Z score for Outlier Detection - Python
Z score (or standard score) is an important concept in statistics. It helps to understand if a data value is greater or smaller than the mean and how far away it is from the mean. More specifically, the Z score tells how many standard deviations away a data point is from the mean.
Z score = (x -mean) / std. deviation
Outlier is a data point that lies significantly outside the general pattern of data. Outliers can occur for several reasons, such as errors in data collection, measurement inconsistencies, or rare events. Detecting outliers is essential as they can skew statistical analyses and lead to inaccurate results.
Outliers can be detected using Z-scores as follows:
- A Z-score of 0 indicates that the data point is exactly at the mean.
- A positive Z-score indicates that the data point is above the mean.
- A negative Z-score indicates that the data point is below the mean.
Commonly, data points with a Z-score greater than 3 or less than -3 are considered outliers, as they lie more than 3 standard deviations away from the mean. This threshold can be adjusted based on the dataset and the specific needs of the analysis.
A normal distribution is shown below, and it is estimated that 68% of the data points lie between +/- 1 standard deviation. 95% of the data points lie between +/- 2 standard deviation 99.7% of the data points lie between +/- 3 standard deviation

If the z score of a data point is more than 3, it indicates that the data point is quite different from the other data points. Such a data point can be an outlier. For example, in a survey, it was asked how many children a person had.

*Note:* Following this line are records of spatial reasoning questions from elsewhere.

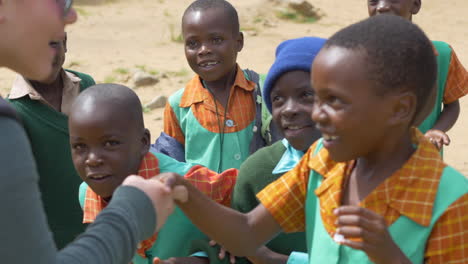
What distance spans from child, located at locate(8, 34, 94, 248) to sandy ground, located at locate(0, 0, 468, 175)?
143 inches

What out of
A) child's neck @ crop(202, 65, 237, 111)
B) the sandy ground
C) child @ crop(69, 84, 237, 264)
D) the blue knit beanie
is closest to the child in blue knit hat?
the blue knit beanie

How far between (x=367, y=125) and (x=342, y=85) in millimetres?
136

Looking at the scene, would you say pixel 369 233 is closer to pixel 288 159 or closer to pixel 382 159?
pixel 382 159

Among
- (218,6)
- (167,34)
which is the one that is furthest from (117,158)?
(167,34)

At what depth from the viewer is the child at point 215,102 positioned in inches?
139

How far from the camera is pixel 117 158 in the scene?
256 cm

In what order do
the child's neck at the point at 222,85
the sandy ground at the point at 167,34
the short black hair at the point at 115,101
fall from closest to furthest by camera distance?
the short black hair at the point at 115,101, the child's neck at the point at 222,85, the sandy ground at the point at 167,34

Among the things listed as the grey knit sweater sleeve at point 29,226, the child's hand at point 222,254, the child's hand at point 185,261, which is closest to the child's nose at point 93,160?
the child's hand at point 185,261

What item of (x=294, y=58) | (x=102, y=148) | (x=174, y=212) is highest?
(x=294, y=58)

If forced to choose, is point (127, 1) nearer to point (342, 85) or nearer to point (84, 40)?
point (84, 40)

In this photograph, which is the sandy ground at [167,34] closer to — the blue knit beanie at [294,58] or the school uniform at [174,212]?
the school uniform at [174,212]

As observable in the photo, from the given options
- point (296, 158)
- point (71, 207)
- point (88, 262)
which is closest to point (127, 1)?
point (71, 207)

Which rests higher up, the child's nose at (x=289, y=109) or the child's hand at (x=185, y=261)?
the child's nose at (x=289, y=109)

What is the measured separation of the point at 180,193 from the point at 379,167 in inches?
24.5
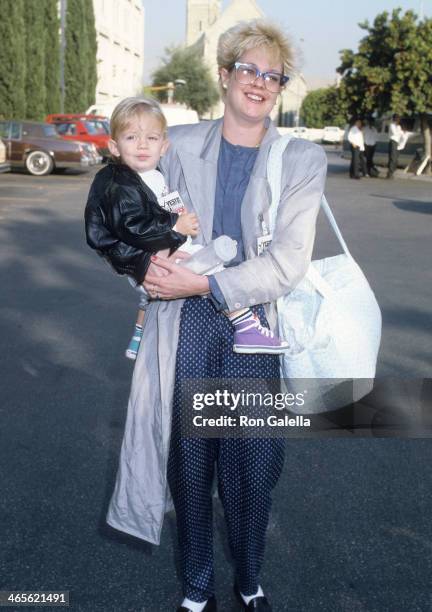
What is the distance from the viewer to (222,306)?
243 centimetres

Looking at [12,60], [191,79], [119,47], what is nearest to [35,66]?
[12,60]

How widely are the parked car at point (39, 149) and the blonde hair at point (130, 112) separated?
67.1ft

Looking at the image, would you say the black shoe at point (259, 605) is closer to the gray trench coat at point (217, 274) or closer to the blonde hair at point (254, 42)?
the gray trench coat at point (217, 274)

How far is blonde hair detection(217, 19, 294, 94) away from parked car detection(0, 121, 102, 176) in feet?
67.0

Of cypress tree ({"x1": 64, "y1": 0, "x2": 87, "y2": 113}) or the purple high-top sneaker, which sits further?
cypress tree ({"x1": 64, "y1": 0, "x2": 87, "y2": 113})

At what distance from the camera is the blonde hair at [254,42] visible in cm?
254

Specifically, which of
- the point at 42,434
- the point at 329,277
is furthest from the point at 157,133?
the point at 42,434

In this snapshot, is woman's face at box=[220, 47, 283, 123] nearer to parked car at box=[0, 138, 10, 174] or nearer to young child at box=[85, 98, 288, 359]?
young child at box=[85, 98, 288, 359]

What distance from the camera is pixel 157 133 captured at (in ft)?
8.23

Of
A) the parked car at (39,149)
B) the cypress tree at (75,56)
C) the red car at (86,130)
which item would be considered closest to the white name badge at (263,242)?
the parked car at (39,149)

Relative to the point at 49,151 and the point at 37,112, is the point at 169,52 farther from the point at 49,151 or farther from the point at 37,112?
the point at 49,151

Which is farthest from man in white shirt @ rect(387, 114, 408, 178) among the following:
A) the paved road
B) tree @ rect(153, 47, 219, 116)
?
tree @ rect(153, 47, 219, 116)

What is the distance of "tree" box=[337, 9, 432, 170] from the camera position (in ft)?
86.2

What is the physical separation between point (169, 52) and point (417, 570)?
78249 mm
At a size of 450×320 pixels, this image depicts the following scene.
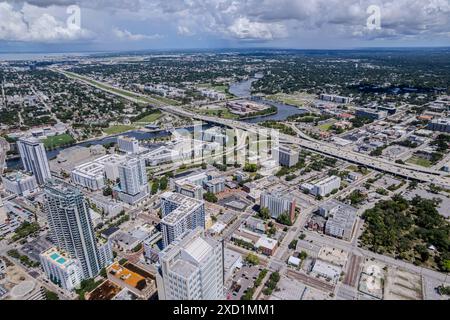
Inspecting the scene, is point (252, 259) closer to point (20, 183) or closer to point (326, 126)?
point (20, 183)

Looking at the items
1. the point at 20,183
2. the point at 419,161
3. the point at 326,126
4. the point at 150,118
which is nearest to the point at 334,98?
the point at 326,126

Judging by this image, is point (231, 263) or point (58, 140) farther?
point (58, 140)

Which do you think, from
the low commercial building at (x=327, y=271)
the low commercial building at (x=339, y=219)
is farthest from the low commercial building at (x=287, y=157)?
the low commercial building at (x=327, y=271)

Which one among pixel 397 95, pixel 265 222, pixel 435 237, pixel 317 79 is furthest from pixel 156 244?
pixel 317 79
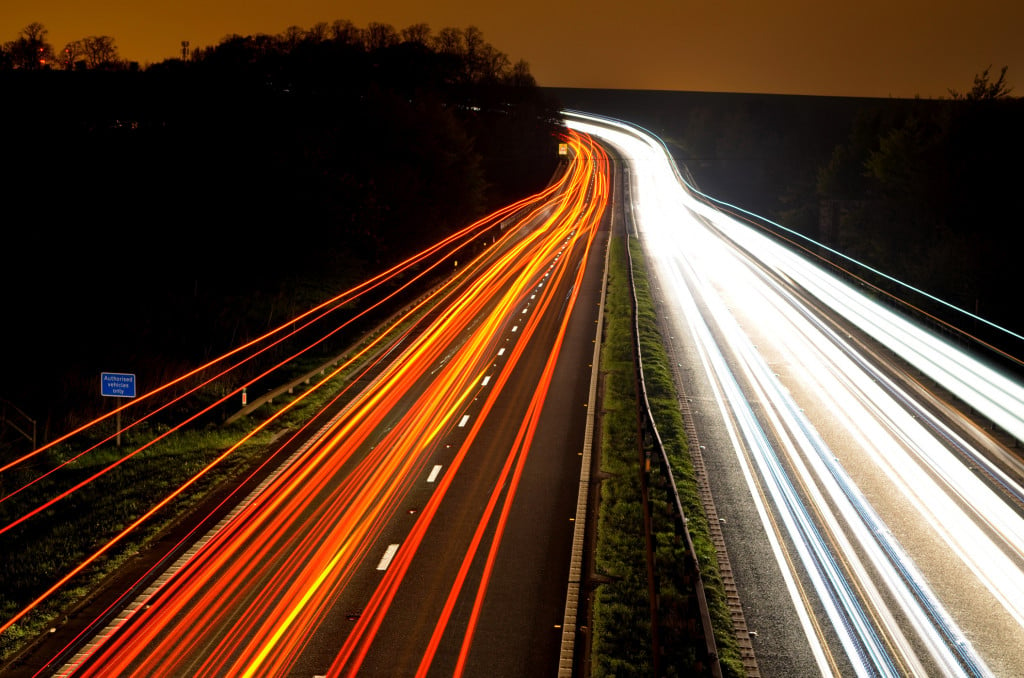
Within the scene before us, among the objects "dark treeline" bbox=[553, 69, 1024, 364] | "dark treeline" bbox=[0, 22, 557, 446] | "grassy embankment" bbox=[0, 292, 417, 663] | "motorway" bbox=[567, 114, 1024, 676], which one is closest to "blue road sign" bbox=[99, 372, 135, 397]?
"grassy embankment" bbox=[0, 292, 417, 663]

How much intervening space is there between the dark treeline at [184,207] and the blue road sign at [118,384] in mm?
3446

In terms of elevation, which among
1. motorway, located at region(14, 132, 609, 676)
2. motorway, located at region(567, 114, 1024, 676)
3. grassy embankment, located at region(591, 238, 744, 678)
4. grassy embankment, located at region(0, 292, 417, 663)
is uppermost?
motorway, located at region(567, 114, 1024, 676)

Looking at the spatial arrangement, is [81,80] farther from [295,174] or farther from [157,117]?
[295,174]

Suppose the data obtained from people is
1, 2, 2, 2, 3, 1, 1, 15, 2, 2, 2, 3, 1, 1, 2
Clearly, 15 is an outlier in this dataset.
Calculating Z Score using Python for Outlier Detection
Let’s demonstrate the Z-Score for detecting outlier in python:
Step 1: Import Necessary Libraries
We will import numpy, pandas, scipy and matplotlib to calculate the z-score and visualize the outlier.
import numpy as np
import pandas as pd
from scipy.stats import zscore
import matplotlib.pyplot as plt
Step 2: Create the Dataset
Provide the following dataset: 1, 2, 2, 2, 3, 1, 1, 15, 2, 2, 2, 3, 1, 1, 2 and convert this into a pandas DataFrame.
data = [1, 2, 2, 2, 3, 1, 1, 15, 2, 2, 2, 3, 1, 1, 2]
df = pd.DataFrame(data, columns=['Value'])
Step 3: Calculate Z-Scores
Now, we calculate the Z-scores for this dataset using the z-score function from scipy.stats.
df['Z-score'] = zscore(df['Value'])
print(df)
Output:
Step 4: Identify Outliers
Next, we'll identify the data points that have a Z-score greater than 3 or less than -3, which are commonly considered outliers.
outliers = df[df['Z-score'].abs() > 3]
print(outliers)
Output:
Step 5: Visualize the Data
To better understand the outliers, let’s create a scatter plot to visualize the dataset and highlight the outliers.
plt.figure(figsize=(8,6))
plt.scatter(df['Value'], np.zeros_like(df['Value']), color='blue', label='Data points')
plt.scatter(outliers['Value'], np.zeros_like(outliers['Value']), color='red', label='Outliers')
plt.title('Outlier Detection using Z-Score')
plt.xlabel('Value')
plt.legend()
plt.show()
Output:

In this case, the value 15 is an outlier because its Z-score is significantly higher than the rest of the values in the dataset.
By applying the Z-score method, you can quickly identify and deal with outliers, improving the accuracy of your data analysis and statistical models.